The duo were taking a break from the sculpture they were working on in Castonguay Square as part of a Common Street Arts event, Snow Sculpting in the Park. The award-winning sculptors were tasked with chiseling a three-dimensional fish, its body standing up on top of its curled tail, out of an 8-foot-tall and 4-foot-wide block of snow in just a few hours. When they compete, they work for two or three days.
Serena Sanborn, the education and outreach coordinator at Waterville Creates, of which CSA is a part, organized Saturday’s event, which also included opportunities for attendees to “paint” on the snow by using spray bottles full of different colors of water and sculpt their own snow masterpiece.
Sanborn, who also competes in snow sculpting in New Hampshire events, said the parks and recreation crew was a big help and brought about three dumpsters’ worth of clean snow to the square to ensure that the event could go on after the warm weather melted most of the snow in the square. The team also packed up some of the snow into a box Friday so that the rectangular slab was ready for Bolduc and Thompson when they began carving Saturday morning.
Bolduc and Thompson began their sculpting careers in a warmer place and with a grittier medium. In 2006, with other family members, they entered a national sand sculpting competition for amatuers at Fort Meyers beach in Florida.
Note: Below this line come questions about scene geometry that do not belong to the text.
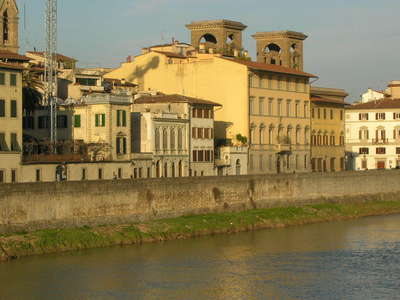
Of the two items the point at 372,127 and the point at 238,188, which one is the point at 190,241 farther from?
the point at 372,127

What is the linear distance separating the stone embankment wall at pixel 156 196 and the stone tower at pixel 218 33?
33014mm

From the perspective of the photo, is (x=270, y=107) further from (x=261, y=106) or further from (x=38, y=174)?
(x=38, y=174)

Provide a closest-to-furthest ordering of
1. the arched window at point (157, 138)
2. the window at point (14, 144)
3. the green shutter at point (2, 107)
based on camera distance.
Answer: the green shutter at point (2, 107)
the window at point (14, 144)
the arched window at point (157, 138)

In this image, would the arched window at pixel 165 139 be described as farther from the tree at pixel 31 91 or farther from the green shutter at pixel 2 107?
the green shutter at pixel 2 107

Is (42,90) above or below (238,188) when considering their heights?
above

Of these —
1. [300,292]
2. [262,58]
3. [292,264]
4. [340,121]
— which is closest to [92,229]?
[292,264]

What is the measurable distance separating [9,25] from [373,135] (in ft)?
168

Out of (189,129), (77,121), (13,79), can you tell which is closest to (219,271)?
(13,79)

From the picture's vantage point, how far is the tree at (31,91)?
77500mm

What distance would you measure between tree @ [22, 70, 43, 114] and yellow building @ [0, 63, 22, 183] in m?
9.51

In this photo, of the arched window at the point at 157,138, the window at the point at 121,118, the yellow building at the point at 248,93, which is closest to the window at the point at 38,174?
the window at the point at 121,118

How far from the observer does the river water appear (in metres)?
45.7

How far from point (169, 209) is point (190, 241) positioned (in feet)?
15.1

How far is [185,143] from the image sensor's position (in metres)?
84.8
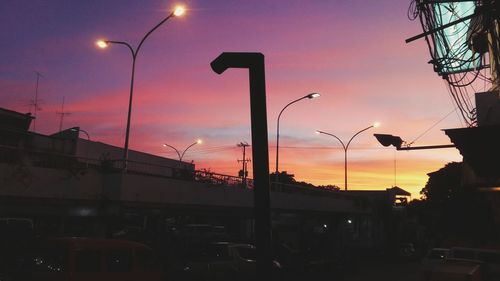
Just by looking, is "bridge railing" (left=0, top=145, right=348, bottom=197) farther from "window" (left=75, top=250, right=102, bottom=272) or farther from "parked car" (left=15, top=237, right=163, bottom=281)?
"window" (left=75, top=250, right=102, bottom=272)

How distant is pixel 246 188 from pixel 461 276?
15.8 meters

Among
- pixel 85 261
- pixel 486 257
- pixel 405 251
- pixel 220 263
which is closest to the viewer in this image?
pixel 85 261

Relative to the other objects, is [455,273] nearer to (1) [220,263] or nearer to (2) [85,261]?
(1) [220,263]

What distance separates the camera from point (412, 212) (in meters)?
65.6

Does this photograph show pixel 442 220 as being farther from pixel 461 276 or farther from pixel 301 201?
pixel 461 276

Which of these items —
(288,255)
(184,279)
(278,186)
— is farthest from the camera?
(278,186)

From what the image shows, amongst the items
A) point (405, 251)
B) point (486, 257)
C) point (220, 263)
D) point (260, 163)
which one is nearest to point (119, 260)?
point (220, 263)

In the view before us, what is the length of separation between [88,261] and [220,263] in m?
6.64

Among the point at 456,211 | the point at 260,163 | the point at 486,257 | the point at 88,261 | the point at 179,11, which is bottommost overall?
the point at 88,261

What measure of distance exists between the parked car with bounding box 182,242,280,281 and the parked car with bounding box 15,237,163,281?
361 cm

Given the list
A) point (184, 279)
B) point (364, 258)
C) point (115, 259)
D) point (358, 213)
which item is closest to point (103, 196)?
point (184, 279)

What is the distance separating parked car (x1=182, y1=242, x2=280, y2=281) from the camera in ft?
49.5

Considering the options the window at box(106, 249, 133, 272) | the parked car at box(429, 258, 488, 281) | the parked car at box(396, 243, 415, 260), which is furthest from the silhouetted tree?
the window at box(106, 249, 133, 272)

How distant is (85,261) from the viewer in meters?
9.92
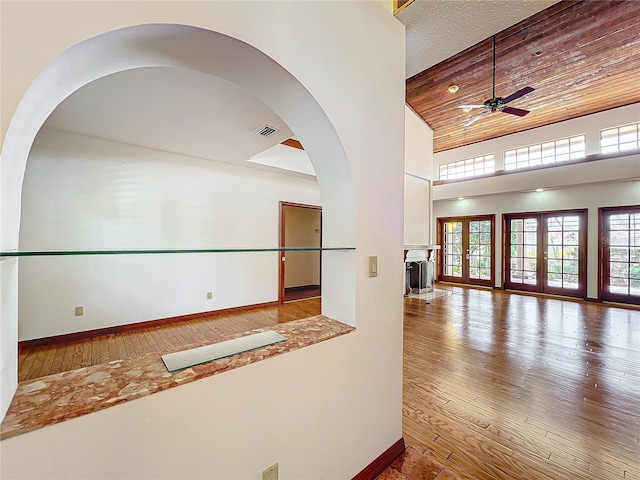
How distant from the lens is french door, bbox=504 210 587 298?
6.23 meters

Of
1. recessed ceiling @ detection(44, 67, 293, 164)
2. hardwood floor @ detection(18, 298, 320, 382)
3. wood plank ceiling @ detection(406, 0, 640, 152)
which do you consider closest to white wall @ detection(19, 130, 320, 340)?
hardwood floor @ detection(18, 298, 320, 382)

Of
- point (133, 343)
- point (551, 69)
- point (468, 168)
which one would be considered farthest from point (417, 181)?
point (133, 343)

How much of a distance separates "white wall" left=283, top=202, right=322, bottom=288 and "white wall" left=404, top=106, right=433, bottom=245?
2310mm

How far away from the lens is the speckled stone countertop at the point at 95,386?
2.31ft

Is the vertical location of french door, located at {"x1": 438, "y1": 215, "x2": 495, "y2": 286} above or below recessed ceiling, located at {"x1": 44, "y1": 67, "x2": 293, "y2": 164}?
below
“We made cute little sculptures of Spongebob (Squarepants), Patrick and their boat mobile. It was adorable, but we didn’t win anything,” Thompson said.
In the years that followed, the pair continued to compete and sharpen their skills, and eventually they took first place. Bolduc also has embarked on solo projects and has achieved a master’s status in sand sculpting. No such designation exists for snow sculpting, Bolduc said.
“It’s very difficult to move up in sand, because you have people who compete all over the world. So, that’s what you’re looking at for competition, and they’re at an even higher level. They do it full time and that’s their full-time job. For us it’s more of a hobby,” Bolduc said, who works full time as her three children’s home school instructor in Skowhegan.
Then, in 2015, the two were invited to participate in Maine’s first competition, where they won the state championship. They won again in 2016 and were invited to the national competition in Wisconsin and placed fifth. In 2017, they placed third and won the people’s choice award at Lake Geneva.
“Snow isn’t as political as sand,” Bolduc said. “Whoever shows up can just start sculpting.”
On Saturday, the two had another family member, Bolduc’s brother and Thompson’s son, Chris, there as their helper. It was his first time scultping an exhibition piece, but he’s worked on smaller sculptures with Thompson in her yard.
“He sees things in the snow,” Thompson said. “He’s the design type.”
The three worked until about 4 p.m. on their sculpture, using tree trimmers, shingle shavers, drywall knives, tile scrapers, a cricular horse-grooming tool, files, spatulas and different sizes of spoons – all to shape, sculpt and carve details into their slab of snow.
“What you do is you raid your kitchen and your workshop,” Thompson said, picking up a scraper.